## 練習問題
• a. 太陽電池用表面保護材についての本文をもとに、次の問いに答えてください。
(i) 特許文献3、4の太陽電池用表面保護材は、どの加工により作成されたものですか。
(ii) 本発明の課題で使用するとされる高防湿フィルムの水蒸気透過率はいくらですか。
(iii) 高防湿フィルムの無機薄膜層側には、どのようなフィルムを有する構成とされていますか。
• b. 太陽電池用表面保護材についての本文のうち、「また、特許文献3、4では、ド」を含む語句で始まり「ュールを提供することにある。」で終わる部分を、「真空ラミネーション」を「真空圧着」に差し替えて書き直してください。
• c. 太陽電池用表面保護材についての本文を、最後の文の後から続けて書いてください。

## 本文
また、特許文献3、4では、ドライラミネート加工により作成された太陽電池用表面保護材としての初期の防湿性を評価した結果が示されているが、当該太陽電池用表面保護材は、温度130℃から180℃、時間10分から40分といった高温条件を経た後にも、十分な防湿性能を有するものではなかった。
【0008】
すなわち、本発明の課題は、基材の一方の面に無機薄膜層を有する水蒸気透過率が0.1[g/m2・日]未満の高防湿フィルムを使用する高防湿性太陽電池用表面保護材において、真空ラミネーション等の高温処理を経た後も、長期に防湿性が劣化しない優れた表面保護材を提供すること、また、当該太陽電池用表面保護材を用いた耐久性に優れる太陽電池モジュールを提供することにある。
【課題を解決するための手段】
【0009】
本発明者らは、鋭意検討を重ねた結果、太陽電池用表面保護材の構成を、無機薄膜層を有する水蒸気透過率が0.1[g/m2・日]未満の高防湿フィルムの無機薄膜層側に耐候性フィルムを有し、かつ該高防湿フィルムの無機薄膜層と反対側(以下、「背面」ということがある)に特定の融点を有するフィルム(以下、防湿フィルムの背面に貼合されるフィルムを「背面フィルム」ということがある)を配置した構成とすることにより、長期の優れた防湿性及び層間強度を同時に満足でき、防湿性能の耐久化が実現されることを見出し、本発明を完成するに至った。

## 提供データ
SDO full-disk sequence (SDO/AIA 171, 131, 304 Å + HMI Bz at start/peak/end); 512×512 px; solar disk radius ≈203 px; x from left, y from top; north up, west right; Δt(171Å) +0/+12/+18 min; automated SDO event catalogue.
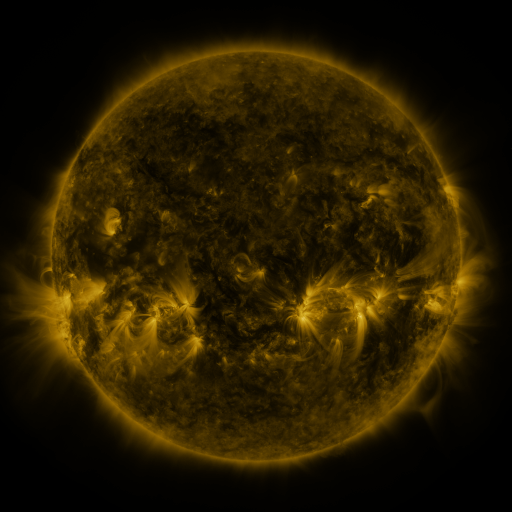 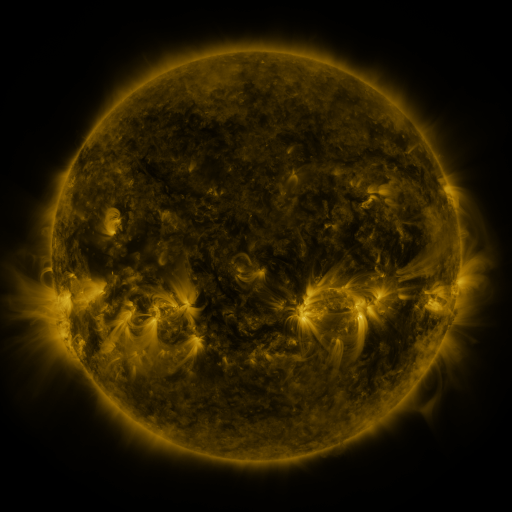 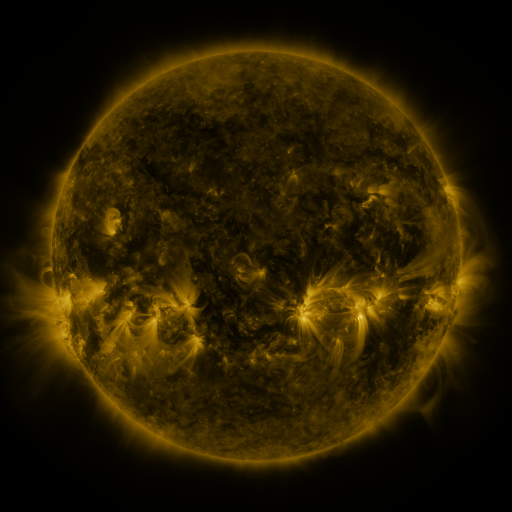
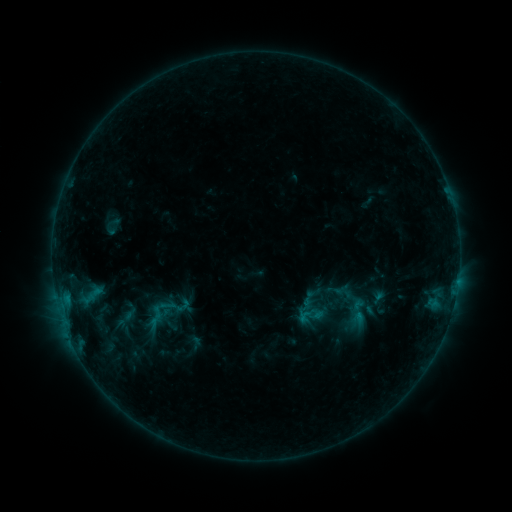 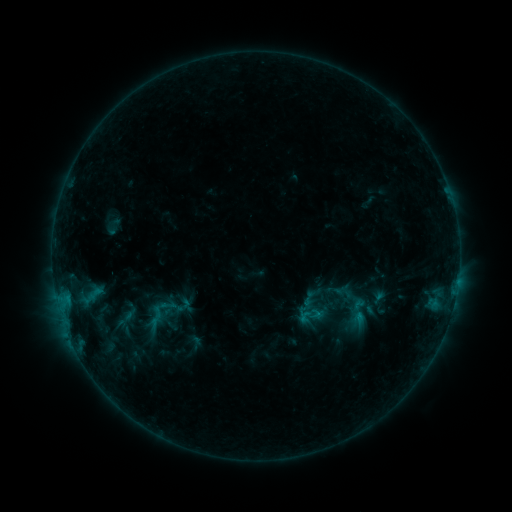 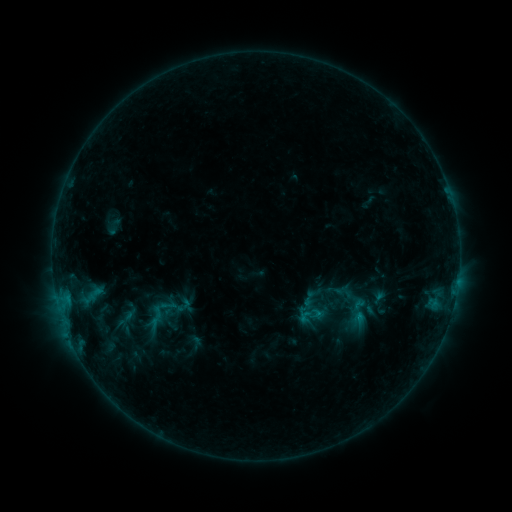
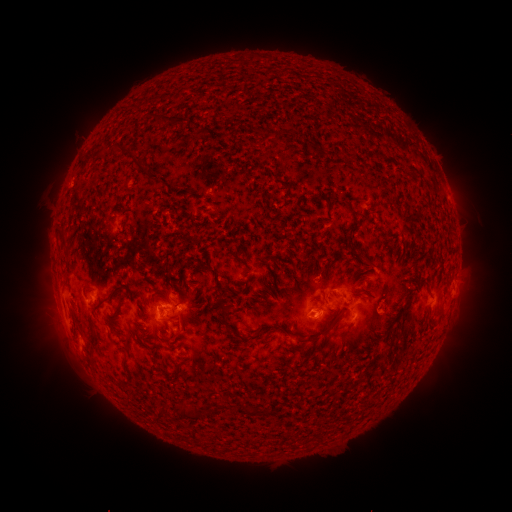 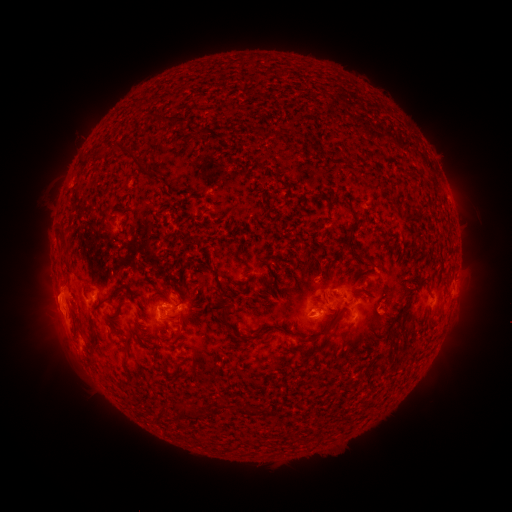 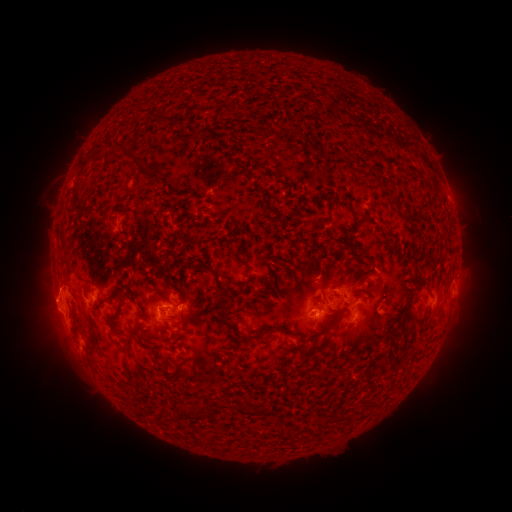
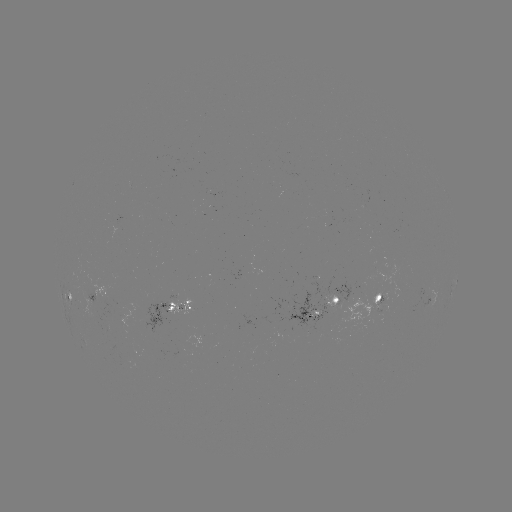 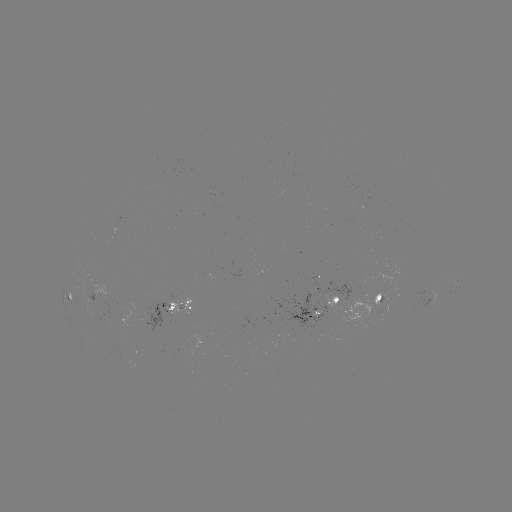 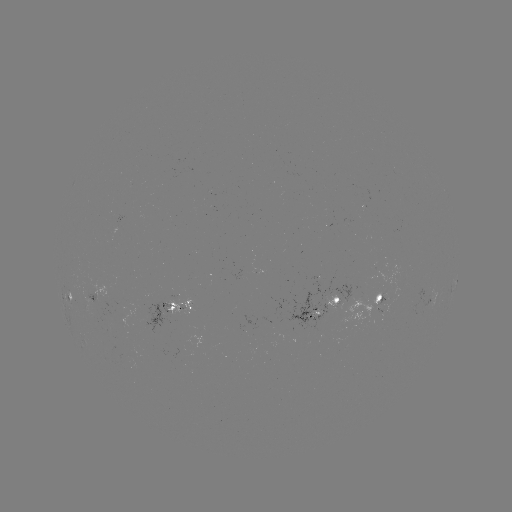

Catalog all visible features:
eruption: (53, 304)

## 解答
• a.
(i) ドライラミネート加工
(ii) 0.1[g/m2・日]未満
(iii) 耐候性フィルム

• b.
また、特許文献3、4では、ドライラミネート加工により作成された太陽電池用表面保護材としての初期の防湿性を評価した結果が示されているが、当該太陽電池用表面保護材は、温度130℃から180℃、時間10分から40分といった高温条件を経た後にも、十分な防湿性能を有するものではなかった。
【0008】
すなわち、本発明の課題は、基材の一方の面に無機薄膜層を有する水蒸気透過率が0.1[g/m2・日]未満の高防湿フィルムを使用する高防湿性太陽電池用表面保護材において、真空圧着等の高温処理を経た後も、長期に防湿性が劣化しない優れた表面保護材を提供すること、また、当該太陽電池用表面保護材を用いた耐久性に優れる太陽電池モジュールを提供することにある。

• c.
【0010】
すなわち、本発明は、
(1)基材の一方の面に無機薄膜層を有し水蒸気透過率が0.1[g/m2・日]未満である防湿フィルムを有する太陽電池用表面保護材であって、前記防湿フィルムの無機薄膜層側に耐候性フィルムを有し、かつ前記防湿フィルムの無機薄膜層と反対側に、直接あるいは接着層を介して融点が130℃以上180℃以下である背面フィルムを有することを特徴とする太陽電池用表面保護材、
(2)前記防湿フィルムの水蒸気透過率が0.05[g/m2・日]以下である上記(1)に記載の太陽電池用表面保護材、
(3)前記防湿フィルムの水蒸気透過率が0.01[g/m2・日]以下である上記(1)に記載の太陽電池用表面保護材、
【0011】
(4)前記背面フィルムが、ポリプロピレン、ポリ乳酸、ポリフッ化ビニル及びポリフッ化ビニリデンから選ばれる少なくとも1種の樹脂を主成分として含む上記(1)〜(3)のいずれかに記載の太陽電池用表面保護材、
(5)前記背面フィルムの厚みが25μm以上300μm以下である上記(1)〜(4)のいずれかに記載の太陽電池用表面保護材、
(6)前記基材がポリエステル系樹脂フィルムである上記(1)〜(5)のいずれかに記載の太陽電池用表面保護材、
(7)前記防湿フィルムと前記背面フィルムの間に接着層を有する上記(1)〜(6)のいずれかに記載の太陽電池用表面保護材、
(8)前記防湿フィルムの無機薄膜層と反対側に前記背面フィルム及びプラスチックフィルムをこの順に有する上記(1)〜(7)のいずれかに記載の太陽電池用表面保護材、
(9)更に封止材を積層して有する上記(1)〜(8)のいずれかに記載の太陽電池用表面保護材、
(10)上記(1)〜(9)のいずれかに記載の太陽電池用表面保護材を用いて作製された太陽電池モジュール、
に存する。
なお、本発明において、「○以上△以下」を「○〜△」と表すことがある。
【発明の効果】
【0012】
本発明によれば、基材の一方の面に無機薄膜層を有する水蒸気透過率が0.1[g/m2・日]未満の高防湿フィルムを有する高防湿性太陽電池用表面保護材において、真空ラミネーション等の高温処理を経た後も、長期に防湿性が劣化しない優れた表面保護材を提供すること、また、当該太陽電池用表面保護材を用いた耐久性に優れる太陽電池モジュールを提供することができる。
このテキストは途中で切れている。